6. Hehr U, Uyanik G, Aigner L, et al. (2007) DCX-Related Disorders. In: Adam PA, Ardinger HH, Pagon RA, et al. GeneReviews®. University of Washington, Seattle, USA, 1993-2020.
7. Bloor M, Nandi R, Thomas M (2017) Antiepileptic drugs and anesthesia. Paediatr Anaesth 27: 248-250.
8. Benish SM, Cascino GD, Warner ME, et al. (2010) Effect of general anesthesia in patients with epilepsy: A population-based study. Epilepsy Behav 17: 87-89.
9. Maranhao MVM, Gomes EA, de Carvalho PE (2011) Epilepsy and anesthesia. Rev Bras Anestesiol 61: 232-241.
10. Constant I, Seeman R, Murat I (2005) Sevoflurane and epileptiform EEG changes. Paediatr Anaesth 15: 266-274.
11. Ouchi K, Sugiyama K (2015) Required propofol dose for anesthesia and time to emerge are affected by the use of antiepileptics: Prospective cohort study. BMC Anesthesiol 15: 34.
12. Momen AA, Momen M (2015) Double Cortex Syndrome (Subcortical Band Heterotopia): A Case Report. Iran J Child Neurol 9: 64-68.
13. Dahaba AA (2005) Different conditions that could result in the bispectral index indicating an incorrect hypnotic state. Anesth Analg 101: 765-773.

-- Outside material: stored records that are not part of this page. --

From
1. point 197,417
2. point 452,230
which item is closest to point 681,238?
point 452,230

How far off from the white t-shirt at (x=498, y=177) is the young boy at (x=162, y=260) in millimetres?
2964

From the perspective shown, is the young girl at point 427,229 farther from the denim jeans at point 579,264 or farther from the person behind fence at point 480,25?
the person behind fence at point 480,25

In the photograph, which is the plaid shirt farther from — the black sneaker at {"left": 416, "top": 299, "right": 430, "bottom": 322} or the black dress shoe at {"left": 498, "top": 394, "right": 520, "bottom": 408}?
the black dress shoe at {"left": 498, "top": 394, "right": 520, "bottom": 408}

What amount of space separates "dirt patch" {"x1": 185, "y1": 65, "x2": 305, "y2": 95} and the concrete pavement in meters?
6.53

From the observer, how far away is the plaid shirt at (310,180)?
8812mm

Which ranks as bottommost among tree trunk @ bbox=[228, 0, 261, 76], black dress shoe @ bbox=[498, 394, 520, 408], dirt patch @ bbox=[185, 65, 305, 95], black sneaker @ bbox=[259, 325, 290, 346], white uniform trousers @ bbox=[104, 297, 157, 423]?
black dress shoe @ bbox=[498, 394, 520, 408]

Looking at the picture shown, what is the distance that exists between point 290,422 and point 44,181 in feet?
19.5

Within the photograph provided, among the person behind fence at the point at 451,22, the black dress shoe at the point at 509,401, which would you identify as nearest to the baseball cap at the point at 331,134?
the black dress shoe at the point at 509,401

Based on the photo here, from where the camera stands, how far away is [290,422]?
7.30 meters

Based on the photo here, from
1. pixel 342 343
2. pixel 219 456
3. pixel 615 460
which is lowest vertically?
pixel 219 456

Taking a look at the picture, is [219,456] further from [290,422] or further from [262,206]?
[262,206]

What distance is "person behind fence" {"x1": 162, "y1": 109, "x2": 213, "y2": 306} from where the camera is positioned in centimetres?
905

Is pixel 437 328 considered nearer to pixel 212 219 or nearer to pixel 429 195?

14. da Costa VV, Saraiva RA, Torres RVD, et al. (2010) Effect of isolated anticonvulsant drug use and associated to midazolam as pre-anesthetic medication on the Bispectral Index (BIS) in patients with cerebral palsy. Rev Bras Anestesiol 60: 259-267.
15. Valkenburg AJ, de Leeuw TG, Tibboel D, et al. (2009) Lower bispectral index values in children who are intellectually disabled. Anesth Analg 109: 1428-1433.